In the fields, the mostly old vines are densely-planted to volcanic soils, rich in pumice on the northern edges, and full of fluvial deposits on the southern side (near the river). Aside from some experimental Pinot Noir vines, everything is focused on indigenous varieties: Nerello Mascalese, Nerello Capuccio, Carricante, Grecanico. The vines are trained on the espalier method, and everything is done by hand. They are practicing Organic as keeping the land healthy is a prime imperative. Grapes are hand-harvested, and wild yeasts are allowed to go, well, wild, fermenting in primarily stainless steel, with only some wines seeing (old) oak.
The wines that come from this are absolutely magnificent. Bright, beautiful fruit is accentuated by strong notes of minerality and bracing acidity to cleanse the palate. Despite the warm region, the high altitude and care taken in the vineyards keeps them light on their feet. And, to be honest, I love their labels, all hand-made by a local artisan to reflect the character of each wine.
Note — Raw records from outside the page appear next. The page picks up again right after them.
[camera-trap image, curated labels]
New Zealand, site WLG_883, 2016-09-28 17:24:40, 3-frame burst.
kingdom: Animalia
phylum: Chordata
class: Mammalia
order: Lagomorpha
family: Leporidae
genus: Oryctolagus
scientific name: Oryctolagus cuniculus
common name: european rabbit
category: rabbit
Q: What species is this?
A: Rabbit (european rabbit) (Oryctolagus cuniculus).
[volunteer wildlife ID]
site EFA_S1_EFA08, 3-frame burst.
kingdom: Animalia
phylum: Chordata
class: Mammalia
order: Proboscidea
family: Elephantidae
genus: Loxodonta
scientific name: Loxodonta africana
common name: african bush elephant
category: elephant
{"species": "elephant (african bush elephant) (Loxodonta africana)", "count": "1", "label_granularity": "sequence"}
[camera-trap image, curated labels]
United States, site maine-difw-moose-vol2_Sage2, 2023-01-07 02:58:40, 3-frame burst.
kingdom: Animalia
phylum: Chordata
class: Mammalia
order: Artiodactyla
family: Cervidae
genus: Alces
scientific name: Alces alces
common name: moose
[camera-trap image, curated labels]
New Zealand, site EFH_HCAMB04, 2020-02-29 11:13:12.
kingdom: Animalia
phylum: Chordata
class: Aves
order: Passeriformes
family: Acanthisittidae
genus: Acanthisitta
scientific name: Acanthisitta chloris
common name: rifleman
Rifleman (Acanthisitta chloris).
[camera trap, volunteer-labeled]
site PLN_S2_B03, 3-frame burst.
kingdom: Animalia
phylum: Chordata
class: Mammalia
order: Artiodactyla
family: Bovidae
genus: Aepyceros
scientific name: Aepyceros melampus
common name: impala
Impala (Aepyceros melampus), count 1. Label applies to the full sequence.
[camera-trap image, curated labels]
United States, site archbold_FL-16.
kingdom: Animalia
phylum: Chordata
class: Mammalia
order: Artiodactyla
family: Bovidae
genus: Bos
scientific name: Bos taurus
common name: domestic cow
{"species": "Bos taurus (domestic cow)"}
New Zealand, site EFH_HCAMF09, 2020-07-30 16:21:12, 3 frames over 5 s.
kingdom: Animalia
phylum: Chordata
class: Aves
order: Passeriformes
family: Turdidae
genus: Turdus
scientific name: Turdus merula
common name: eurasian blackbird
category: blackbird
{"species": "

The Occhi di Ciumi is a blend of Grecanico and Carricante. It’s a crisp, medium bodied laser beam of white flowers, citrus, green apples and pears, with noticeable minerality and a long, cleansing finish. This is the first wine I tasted of theirs, and I was hooked.
Amuri di Fimmina e Amuri di Matri is their Rosé. But unlike the more traditional 100% Nerello Mascalese wines, this is a blend of that and Nerello Capuccio. It’s a gorgeous, minerally medium-bodied wine with stunning fruit and a long finish.
The La Fata Galanti is full on Nerello Capuccio, with bright red fruit and berry notes backed up by chalky minerals and lovely acidity.
Their Lu Veru Piaciri is usually a blend of both Nerello Capuccio and Mascalese, though in some years it can be just be one or the other. It’s also an Etna Rosso, and man is it amazing, offering gorgeous dark berries with meat undertones and a bright, high acid finish.
There are a few other wines, as you can imagine, but we’re starting off with these as we felt they were the best introductions to their work. I am super excited and proud to be importing them, and want to thank David for his hard work in pushing for them.
Luckily for all of us, they arrive soon.